Prep: 20 mins | Cook: 10 mins | Difficulty: Medium | Serves: 6 |
kcal | fat | saturates | carbs |
217 | 5.1g | 0.8g | 27.1g |
sugars | fibre | protein | salt |
3.0g | 2.0g | 16.9g | 1.8g |
One of my favorite recipes that I love to prepare and share is the Lemongrass Shrimp and Glass Noodle Salad. Straight from the heart of New York’s diverse culinary scene, this is more than just a salad; it’s a beautiful blend of textures, colors, and, most importantly, flavors. Just like every performance on stage, this dish tells a story – in this case, the vibrant tale of a metropolis that always has something for everyone. Not to mention, you have the added bonus of it being a healthier option full of vegetables, lean protein, and refreshing herbs. And trust me – every forkful is as light, crisp, and refreshing as a cool breeze on a hot summer’s day in the city.
Celebrating the Melting Pot of Flavors
The Lemongrass Shrimp and Glass Noodle Salad is not merely lip-smacking but a nod to the flavorful mosaic that makes New York a food lover’s paradise. You have the succulent shrimp, reminiscent of the city’s bountiful seafood markets. Then there’s the aromatic touch of lemongrass, minuted garlic, and zesty lime juice – all embodying the multilayered, eclectic character of NYC’s culinary scene.
Uncompromising on Health
This dish also comes packed with health benefits and is perfect for those who prefer lighter, more balanced meals. Shrimp, an excellent source of lean protein, helps keep you satisfied and supports overall wellness. The colorful blend of veggies – cucumber, carrots, and bell pepper – ensures you’re packing in a range of nutrients and antioxidants. Plus, the inclusion of fresh herbs like mint and cilantro promote digestion and bring in a refreshing aftertaste that adds to the salad’s overall allure. You might also be interested to know that glass noodles are gluten-free, making this dish a fit for those with dietary restrictions as well.
On a personal note, preparing this dish always brings me great joy, akin to the thrill of being on stage amidst the bright lights and the applause. As the ingredients blend and the flavors combine, it’s like directing a performance wherein every element works together to create a beautiful experience – in this case, a delightful gastronomic one.

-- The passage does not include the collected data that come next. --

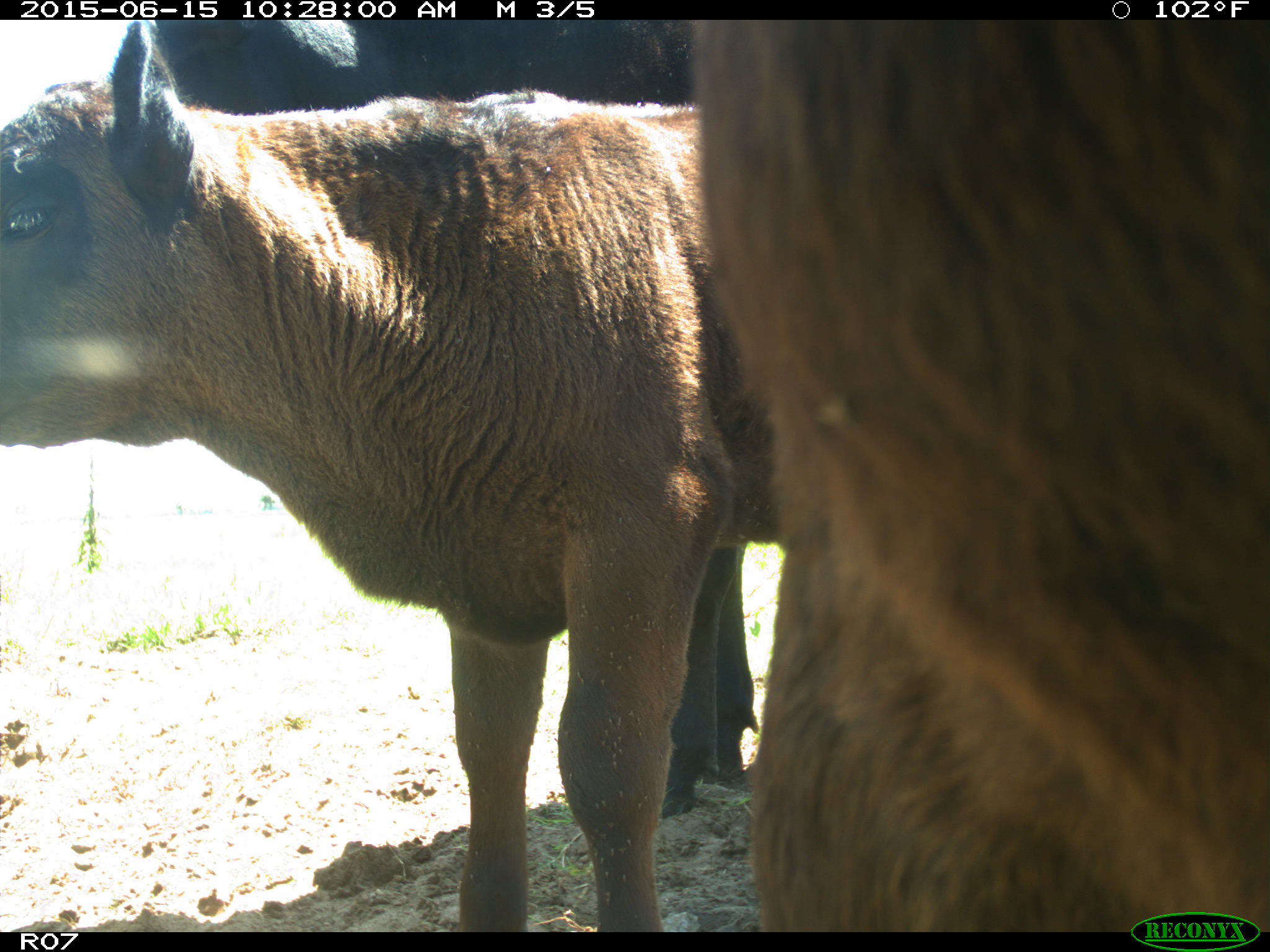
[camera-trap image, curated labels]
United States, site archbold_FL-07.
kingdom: Animalia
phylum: Chordata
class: Mammalia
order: Artiodactyla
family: Bovidae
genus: Bos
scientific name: Bos taurus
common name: domestic cow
Bos taurus (domestic cow).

If you’re a fan of Asian-inspired salads, this one’s for you. Simple yet sophisticated, light yet satisfying – it’s perfect on a warm summer day, or as a flavorful side to spring rolls or pho soup. So, the next time you’re in the mood for something tangy, wholesome, and refreshingly different, give the Lemongrass Shrimp and Glass Noodle Salad a try. You’ll thank yourself (and me) later!
What You’ll Need
- 12 large shrimp, peeled and deveined
- 2 stalks lemongrass, finely chopped
- 4 cloves garlic, minced
- 2 tablespoons fish sauce
- 1 tablespoon sugar
- 1/4 cup lime juice
- 1 tablespoon vegetable oil
- 4 ounces glass noodles
- 1 cucumber, thinly sliced
- 2 carrots, julienned
- 1 red bell pepper, thinly sliced
- 1 cup fresh mint leaves
- 1 cup fresh cilantro leaves
- 1/4 cup chopped peanuts
- 1/4 cup thinly sliced red onion
Method
Step One
Start by marinating your shrimp. Combine the shrimp, lemongrass, garlic, fish sauce, sugar, and 2 tablespoons of the lime juice in a bowl. Stir until the shrimp are evenly coated. Let this marinate in the refrigerator for at least 30 minutes.
Step Two
While your shrimp is marinating, you can prepare the glass noodles. Bring a pot of water to a boil and then remove it from the heat. Add the glass noodles and let them soak until they are tender but still have some bite, about 10 minutes. Drain the noodles and rinse them with cold water, then set them aside.
Step Three
Next, prepare your vegetables. Thinly slice the cucumber, julienned the carrots, thinly slice the red bell pepper and the red onion. You’ll also want to pick the leaves off of your mint and cilantro.
Step Four
Now it’s time to cook the shrimp. Heat the vegetable oil in a large non-stick pan over medium-high heat. Add the shrimp and all the marinade and cook until the shrimp are pink and cooked through, about 2 to 3 minutes per side. Remove the shrimp from the pan and let them cool slightly.
Step Five
In a large salad bowl, combine the cooked glass noodles, shrimp, prepared vegetables, mint, and cilantro. Drizzle the remaining 2 tablespoons of lime juice over top. Toss everything together until well-mixed.
Step Six
Just before serving, sprinkle the chopped peanuts over the top of the salad. This will add a nice crunch and extra flavor.